As shown, my ears could take Susvara to high gain's ~10'30" and be in my SPL sweet spot. All that was with 4Vrms XLR inputs.

Back on terra firma, we remember. Susvara is considered one of the most technically proficient of all planarmagnetic headphones. That suggests strict measured conformity to high linearity, excellent small-signal tracking and truly full bandwidth—when properly driven. Yet 'technical' and 'happiness' aren't typical bed fellows, much less never-apart Siamese twins. Alas, this combo expressed hot-blooded vitality beyond bookish linearity, bandwidth and high resolution. Think colour intensity, forward drive, image density. Subjectively it felt as though every available virtual pixel cube of my headspace was activated. My sonic balloon was bulging under higher internal pressure. If that reads more poetic than pedantic, guilty as recharged. Going into momentary orbit far above terra firma was important when my easy loads didn't hit quite the same happy spot. They were impressive just not this magical. That could suggest a beefcake. Far from. To my mind this was all about identifying the most ideal jobs for the tool. Memo received. First job? Done!

On second thought, not quite. We need more scaffolding. How many rungs did Jacob's ladder have? I don't think he knew. With some gear, neither do we until the clouds part to reveal further rungs. I mean gear which scales beyond our familiar level once a right prompter shows up. With some hardware we've reached the end. This telegraphs when even rather costlier presumably superior mates no longer pull to become stationary. In other cases we notice untapped potential when it unfurls. Prior to dumb luck, we had no hunch that certain areas could still yield harvest once tended to. For my 1st-gen Susvara, Dionysus added a few rungs to what I remembered from my older amps before disintegrating pads, a fraying headband and blotchy metal had consigned my unit to the hifi cemetery in a closet. Considering how long I've kept it in reserve, that was a surprise. There. Now that first job has proper scaffolding. It reminds me of an old Irish joke. It goes for reviews, too. Paddy and Mick stare up at a flagpole trying to measure it without a ladder. A woman walks by, lays it down, measures it and declares it 20 feet long. Easy. After she leaves, Paddy eyes Mick: "Isn't that just like women? We needed the height and she gave us length!" Perspective. It matters. Which way do we look?

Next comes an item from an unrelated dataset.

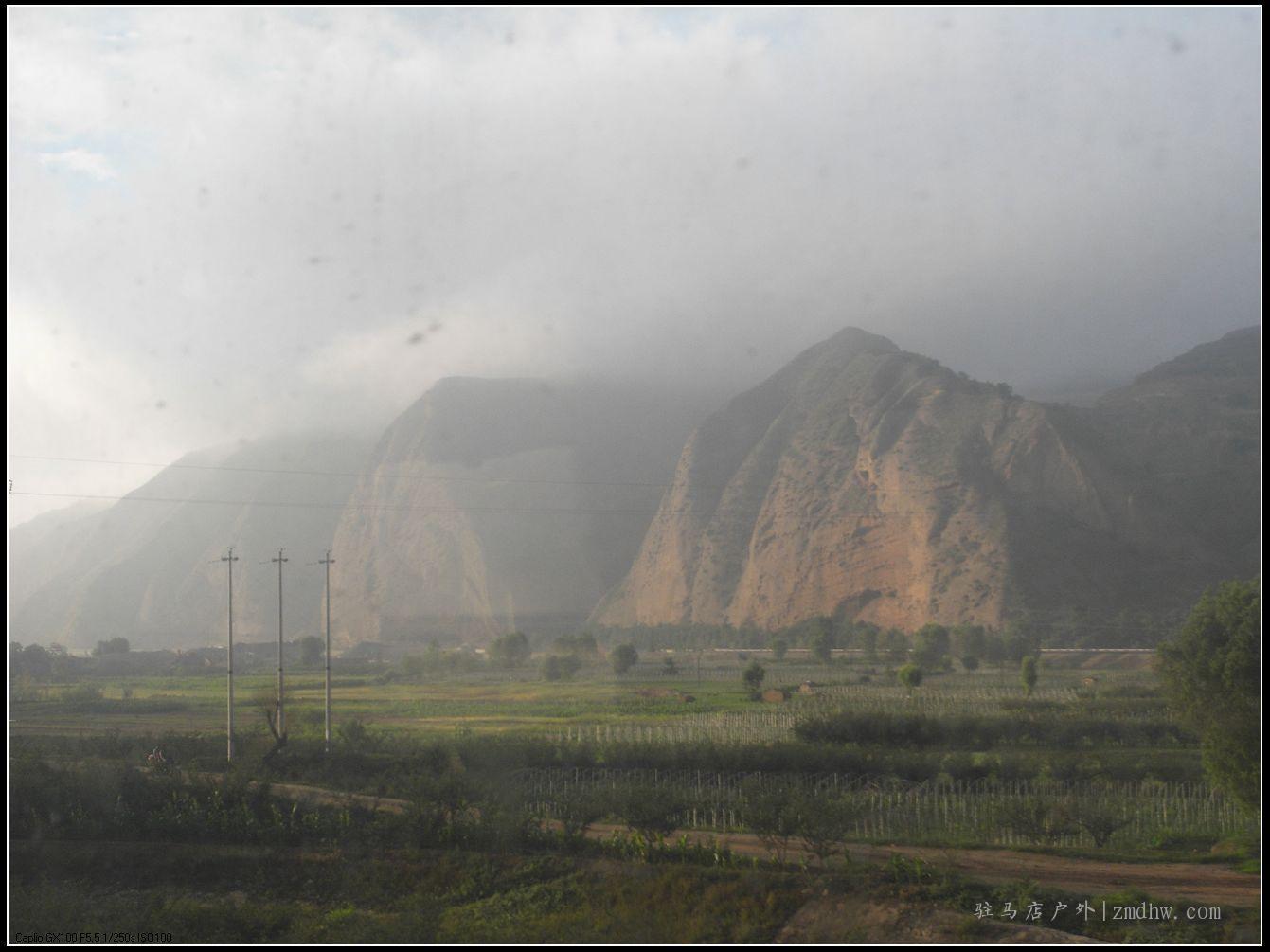 新疆行(一)——火车窗外的风景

Here I always found my 1st-gen Final D8000 on the bassy thick side. Could Dionysus downshift this Japanese planar for higher revs, a tighter bottom and less overcast highs? This became another ladder job to resuscitate a side-lined older flame. With Dionysus in the driver's seat, bloomier bass stepped back in line. Treble opened up like retracting a skylight's shade. Textures linearized. Tonal balance moved upward much closer to my subjective middle. Not considered a bearish load at all so fully on song at low gain's 12'00", this thin-film design very clearly appreciated being controlled beyond what I'd previously applied. Second job? Done! Was I getting the Fang hang? For best fengshui and like the FiiO FT7, my easy-going aune SR7000 preferred the lighter touch of Audalytic's small DR70. Incidentally, its voltage gain is stout enough even on Susvara Unveiled to leave 25 attenuation clicks in petto. Loudness isn't the issue. The baby Gustard simply renders HifiMan's top planar more electrostatic and vegan. Dionysus bolted on qualities from the dynamic-driver and carnivore cadre. It rather filled out the linked-to YouTube video from a popular Turkish music show with Cengiz Kurtoğlu on lead vocals and Hüsnü Şenlendirici on G clarinet; even more so over the Final. If you're in the mood for a fine duet in the same vein between Cengiz and Hakan Altun for some "heavy 2nd-harmonic distortion" via octave-doubled singing between male leads, go here. This Pop style may do nothing for you but it butters my belly. So indulge me for spreading it around.